The second problem I’m currently having is the fact that even with faster learning, Ms. PacMan still performs badly. For example, the ‘optimal’ policy I designed plays quite badly at times – usually when ghosts are close.
This could be attributed to bad action balancing when evaluating the action decisions the agent returns. For instance, the only reason why Ms. PacMan doesn’t charge through a ghost to get to the dots behind it is simply because I fixed the distance weighting to be squared. Even so, Ms. PacMan still gets stuck at local minimums when choosing between two directions (usually until a ghost wanders too close). And I also had to fix the weighting between similar directions (dots either side).
I may have a new weighting idea which removes the need for this squaring. When summing the weighted directions, add an extra coefficient to the calculations equal to 1/the number fo actions for the action list. For instance, when going toDots, there are over 100 of them, but when running fromGhosts, there are only 4. If using a naive system, Ms. PacMan would charge through a ghost if there was 4 dots behind it, simply because a dot’s weight is equal to a ghost’s.
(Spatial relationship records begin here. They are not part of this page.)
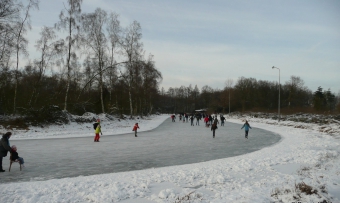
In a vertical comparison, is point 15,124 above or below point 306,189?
above

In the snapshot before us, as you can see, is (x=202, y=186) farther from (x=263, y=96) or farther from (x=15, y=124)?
(x=263, y=96)

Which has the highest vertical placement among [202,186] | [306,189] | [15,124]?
[15,124]

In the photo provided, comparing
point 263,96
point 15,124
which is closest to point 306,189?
point 15,124

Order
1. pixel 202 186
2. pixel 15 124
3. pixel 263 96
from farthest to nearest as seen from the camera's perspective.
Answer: pixel 263 96, pixel 15 124, pixel 202 186

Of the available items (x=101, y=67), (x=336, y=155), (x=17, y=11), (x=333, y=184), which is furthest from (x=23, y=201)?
(x=101, y=67)

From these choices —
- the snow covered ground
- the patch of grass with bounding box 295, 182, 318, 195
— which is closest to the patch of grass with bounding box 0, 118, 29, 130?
the snow covered ground

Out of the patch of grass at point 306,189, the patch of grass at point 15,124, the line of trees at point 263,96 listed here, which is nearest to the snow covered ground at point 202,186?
the patch of grass at point 306,189

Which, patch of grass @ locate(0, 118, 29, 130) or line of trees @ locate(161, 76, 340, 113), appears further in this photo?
line of trees @ locate(161, 76, 340, 113)

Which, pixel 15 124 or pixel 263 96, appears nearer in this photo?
pixel 15 124

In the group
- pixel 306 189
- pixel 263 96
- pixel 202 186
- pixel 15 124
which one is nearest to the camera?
pixel 306 189

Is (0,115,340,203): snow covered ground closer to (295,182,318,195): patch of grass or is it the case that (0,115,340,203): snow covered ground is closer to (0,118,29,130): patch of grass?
(295,182,318,195): patch of grass

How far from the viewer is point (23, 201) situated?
5.05m

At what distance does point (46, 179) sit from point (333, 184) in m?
7.71

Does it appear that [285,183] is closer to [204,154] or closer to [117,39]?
[204,154]
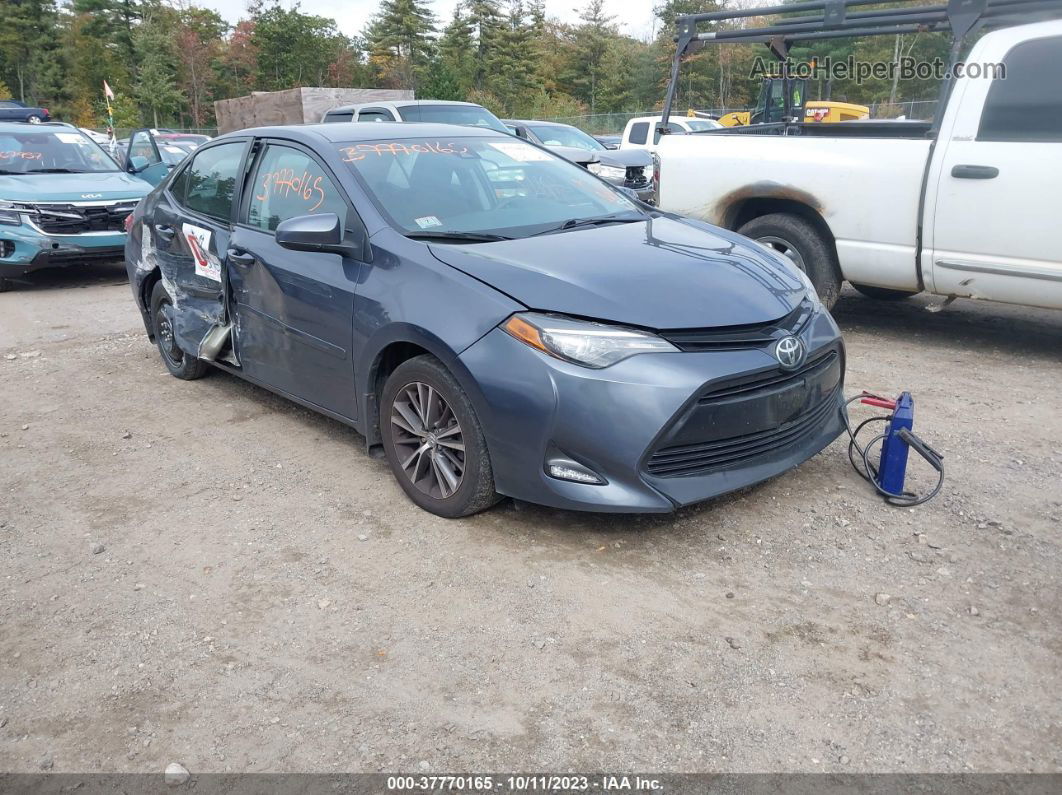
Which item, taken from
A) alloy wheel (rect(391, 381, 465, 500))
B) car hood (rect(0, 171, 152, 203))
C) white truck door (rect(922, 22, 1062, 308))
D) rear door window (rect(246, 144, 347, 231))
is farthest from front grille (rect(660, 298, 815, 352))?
car hood (rect(0, 171, 152, 203))

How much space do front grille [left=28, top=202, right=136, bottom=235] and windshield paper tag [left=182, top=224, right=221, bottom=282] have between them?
15.6 ft

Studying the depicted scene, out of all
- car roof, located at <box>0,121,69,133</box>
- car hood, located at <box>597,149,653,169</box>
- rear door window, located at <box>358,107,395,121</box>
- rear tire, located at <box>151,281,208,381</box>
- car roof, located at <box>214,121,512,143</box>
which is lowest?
rear tire, located at <box>151,281,208,381</box>

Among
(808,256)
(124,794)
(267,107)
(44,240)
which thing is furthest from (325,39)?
(124,794)

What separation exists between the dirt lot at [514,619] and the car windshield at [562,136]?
34.6 ft

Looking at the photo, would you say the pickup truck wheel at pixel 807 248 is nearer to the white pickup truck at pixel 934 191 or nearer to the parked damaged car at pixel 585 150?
the white pickup truck at pixel 934 191

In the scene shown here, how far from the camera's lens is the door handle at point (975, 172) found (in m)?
5.44

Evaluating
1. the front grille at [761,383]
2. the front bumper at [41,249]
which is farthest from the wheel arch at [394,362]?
the front bumper at [41,249]

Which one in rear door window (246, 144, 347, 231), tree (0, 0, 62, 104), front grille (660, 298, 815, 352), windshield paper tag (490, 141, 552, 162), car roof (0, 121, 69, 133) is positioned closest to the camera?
front grille (660, 298, 815, 352)

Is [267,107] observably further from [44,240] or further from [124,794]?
[124,794]

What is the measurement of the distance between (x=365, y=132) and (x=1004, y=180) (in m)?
3.82

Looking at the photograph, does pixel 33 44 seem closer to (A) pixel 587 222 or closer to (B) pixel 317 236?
(B) pixel 317 236

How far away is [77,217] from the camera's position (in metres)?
9.12

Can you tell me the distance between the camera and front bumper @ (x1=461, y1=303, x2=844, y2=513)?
3.19 m

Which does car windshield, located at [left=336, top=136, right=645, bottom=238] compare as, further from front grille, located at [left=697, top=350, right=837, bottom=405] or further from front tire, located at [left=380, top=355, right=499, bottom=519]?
front grille, located at [left=697, top=350, right=837, bottom=405]
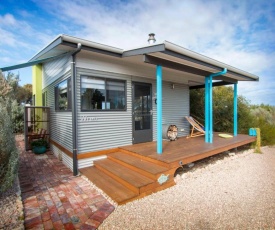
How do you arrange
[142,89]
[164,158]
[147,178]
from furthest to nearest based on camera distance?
[142,89] → [164,158] → [147,178]

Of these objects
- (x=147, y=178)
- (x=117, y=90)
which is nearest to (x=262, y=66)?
(x=117, y=90)

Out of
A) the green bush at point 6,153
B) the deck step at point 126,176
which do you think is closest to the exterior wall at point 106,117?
the deck step at point 126,176

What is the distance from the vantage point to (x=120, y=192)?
3.01m

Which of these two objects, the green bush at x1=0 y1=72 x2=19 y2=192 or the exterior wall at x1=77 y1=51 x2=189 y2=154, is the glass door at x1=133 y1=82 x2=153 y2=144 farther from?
the green bush at x1=0 y1=72 x2=19 y2=192

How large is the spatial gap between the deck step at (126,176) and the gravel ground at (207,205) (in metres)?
0.21

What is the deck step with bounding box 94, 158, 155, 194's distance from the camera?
303cm

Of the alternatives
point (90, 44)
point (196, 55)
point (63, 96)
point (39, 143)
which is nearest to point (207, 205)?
point (196, 55)

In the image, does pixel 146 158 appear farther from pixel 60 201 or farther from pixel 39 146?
pixel 39 146

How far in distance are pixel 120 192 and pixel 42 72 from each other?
743 cm

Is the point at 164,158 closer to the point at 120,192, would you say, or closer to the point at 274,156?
the point at 120,192

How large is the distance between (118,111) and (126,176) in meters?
2.12

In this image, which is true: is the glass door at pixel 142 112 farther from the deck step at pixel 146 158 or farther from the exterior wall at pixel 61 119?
the exterior wall at pixel 61 119

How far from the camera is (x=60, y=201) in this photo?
288cm

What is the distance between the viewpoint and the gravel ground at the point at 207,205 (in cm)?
228
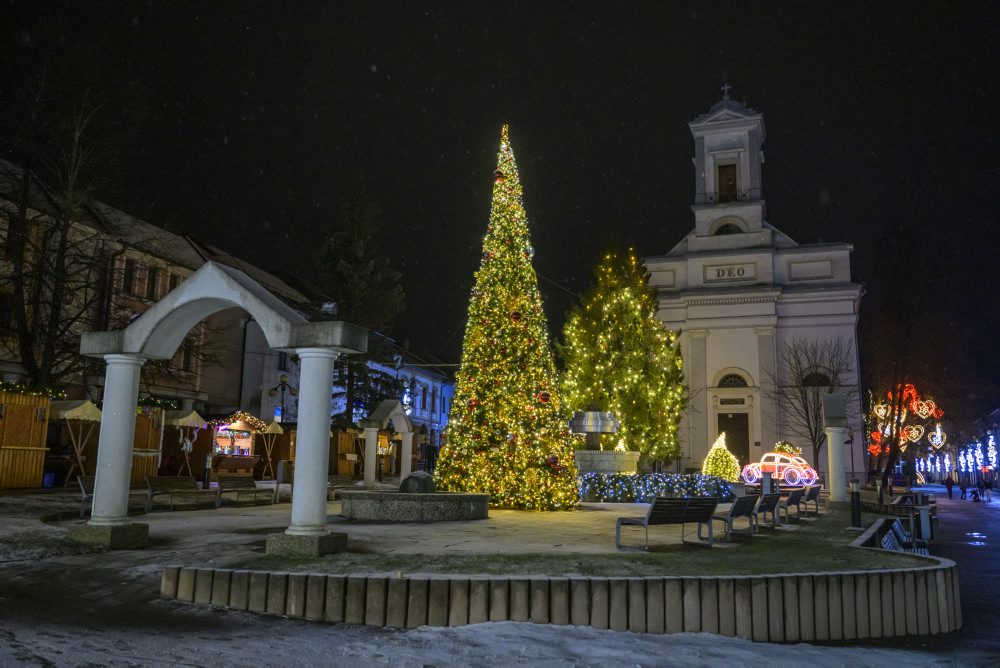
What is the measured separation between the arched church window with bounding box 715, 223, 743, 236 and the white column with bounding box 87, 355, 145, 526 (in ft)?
127

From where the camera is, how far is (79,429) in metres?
22.3

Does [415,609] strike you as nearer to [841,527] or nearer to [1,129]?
[841,527]

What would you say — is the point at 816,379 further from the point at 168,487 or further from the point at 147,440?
the point at 168,487

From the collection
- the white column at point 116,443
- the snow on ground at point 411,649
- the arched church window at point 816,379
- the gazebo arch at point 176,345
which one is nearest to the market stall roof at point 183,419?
the gazebo arch at point 176,345

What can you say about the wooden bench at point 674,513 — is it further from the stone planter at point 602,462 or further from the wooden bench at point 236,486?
the stone planter at point 602,462

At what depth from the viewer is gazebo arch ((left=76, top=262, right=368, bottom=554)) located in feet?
30.0

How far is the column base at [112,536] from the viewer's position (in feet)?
32.2

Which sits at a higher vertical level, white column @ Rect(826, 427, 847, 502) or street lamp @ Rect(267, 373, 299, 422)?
street lamp @ Rect(267, 373, 299, 422)

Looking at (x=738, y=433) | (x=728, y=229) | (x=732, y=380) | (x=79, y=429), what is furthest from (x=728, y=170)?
(x=79, y=429)

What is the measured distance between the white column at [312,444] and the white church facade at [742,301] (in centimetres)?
3412

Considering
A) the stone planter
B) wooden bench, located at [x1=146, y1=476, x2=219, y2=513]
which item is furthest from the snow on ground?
the stone planter

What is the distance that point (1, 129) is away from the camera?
66.2 feet

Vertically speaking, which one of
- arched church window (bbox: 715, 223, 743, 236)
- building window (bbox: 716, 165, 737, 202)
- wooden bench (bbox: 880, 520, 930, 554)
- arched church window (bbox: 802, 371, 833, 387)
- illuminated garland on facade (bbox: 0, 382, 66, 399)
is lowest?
wooden bench (bbox: 880, 520, 930, 554)

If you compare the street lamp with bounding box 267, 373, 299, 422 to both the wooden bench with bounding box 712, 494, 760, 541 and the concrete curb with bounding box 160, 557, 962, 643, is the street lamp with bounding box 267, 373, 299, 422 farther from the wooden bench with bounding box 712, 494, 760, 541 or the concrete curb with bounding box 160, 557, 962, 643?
the concrete curb with bounding box 160, 557, 962, 643
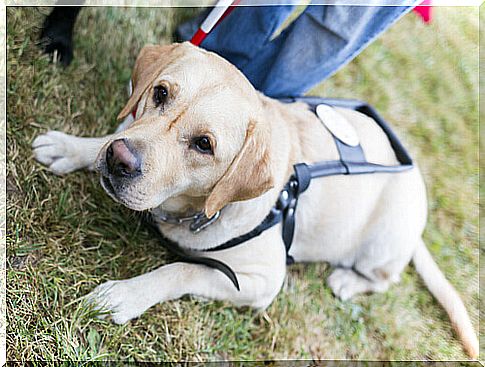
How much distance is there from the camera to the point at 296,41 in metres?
3.88

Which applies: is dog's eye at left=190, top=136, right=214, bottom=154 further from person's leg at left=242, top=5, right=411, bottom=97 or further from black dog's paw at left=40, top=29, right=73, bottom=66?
black dog's paw at left=40, top=29, right=73, bottom=66

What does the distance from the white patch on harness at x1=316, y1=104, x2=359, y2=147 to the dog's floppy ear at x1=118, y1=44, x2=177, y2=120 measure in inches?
38.6

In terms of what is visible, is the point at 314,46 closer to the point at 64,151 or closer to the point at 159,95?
the point at 159,95

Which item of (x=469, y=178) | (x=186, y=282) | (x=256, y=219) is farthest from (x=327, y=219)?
(x=469, y=178)

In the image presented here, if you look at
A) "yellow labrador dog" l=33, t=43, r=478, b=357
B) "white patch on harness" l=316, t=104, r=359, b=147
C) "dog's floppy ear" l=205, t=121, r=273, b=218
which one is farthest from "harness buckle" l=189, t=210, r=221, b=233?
"white patch on harness" l=316, t=104, r=359, b=147

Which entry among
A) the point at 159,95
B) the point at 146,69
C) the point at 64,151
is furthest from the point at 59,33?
the point at 159,95

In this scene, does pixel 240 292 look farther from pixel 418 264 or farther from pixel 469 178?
pixel 469 178

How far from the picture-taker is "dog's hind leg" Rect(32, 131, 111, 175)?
3393 millimetres

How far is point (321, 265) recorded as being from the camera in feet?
13.5

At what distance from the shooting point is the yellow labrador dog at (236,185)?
8.93ft

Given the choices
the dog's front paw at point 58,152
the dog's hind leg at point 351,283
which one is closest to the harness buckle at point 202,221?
the dog's front paw at point 58,152

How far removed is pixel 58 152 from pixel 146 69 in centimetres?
76

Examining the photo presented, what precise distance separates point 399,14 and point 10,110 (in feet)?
7.11

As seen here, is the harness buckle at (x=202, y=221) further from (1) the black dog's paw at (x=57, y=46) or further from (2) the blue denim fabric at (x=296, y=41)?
(1) the black dog's paw at (x=57, y=46)
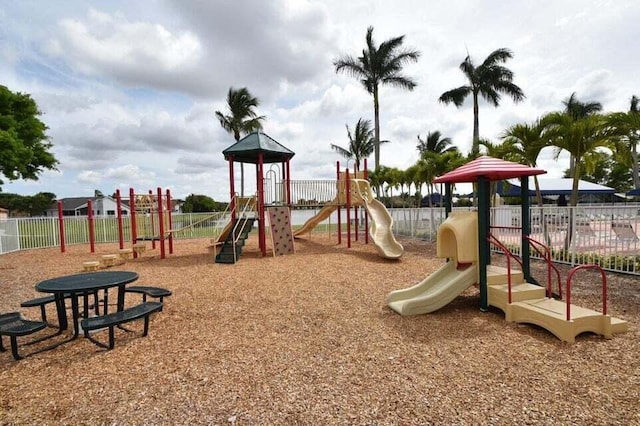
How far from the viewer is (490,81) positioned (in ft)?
75.0

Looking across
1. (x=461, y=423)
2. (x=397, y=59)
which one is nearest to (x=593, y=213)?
(x=461, y=423)

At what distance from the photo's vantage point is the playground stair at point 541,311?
404 centimetres

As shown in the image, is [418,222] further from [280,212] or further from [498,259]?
[280,212]

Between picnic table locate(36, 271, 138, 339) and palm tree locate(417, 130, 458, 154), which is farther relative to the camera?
palm tree locate(417, 130, 458, 154)

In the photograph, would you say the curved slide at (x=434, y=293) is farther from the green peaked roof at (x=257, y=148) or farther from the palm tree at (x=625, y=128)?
the green peaked roof at (x=257, y=148)

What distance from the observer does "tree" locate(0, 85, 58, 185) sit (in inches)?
763

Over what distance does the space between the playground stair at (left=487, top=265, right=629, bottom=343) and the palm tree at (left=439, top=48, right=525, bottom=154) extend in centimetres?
1959

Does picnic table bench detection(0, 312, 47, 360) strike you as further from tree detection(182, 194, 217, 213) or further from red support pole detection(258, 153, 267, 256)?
tree detection(182, 194, 217, 213)

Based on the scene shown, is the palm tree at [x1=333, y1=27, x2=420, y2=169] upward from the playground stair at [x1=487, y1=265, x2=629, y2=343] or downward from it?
upward

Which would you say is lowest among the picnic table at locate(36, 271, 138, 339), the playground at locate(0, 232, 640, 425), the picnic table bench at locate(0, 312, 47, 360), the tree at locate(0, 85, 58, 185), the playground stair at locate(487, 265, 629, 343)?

To fix this, the weights of actions can be normalised based on the number of returned actions. So when running fromGhosts (assuming all four are within range and aggressive), the coefficient would be equal to 0.25. Whereas the coefficient for chasing dots would be something like 0.005 (at the start, anyway).
There may be problems with this system in the endgame, when there is only 1 dot left (coefficient of 1). It is hoped that the weighting based on the ordering of the actions will overcome this (high weight for first action list, low for last).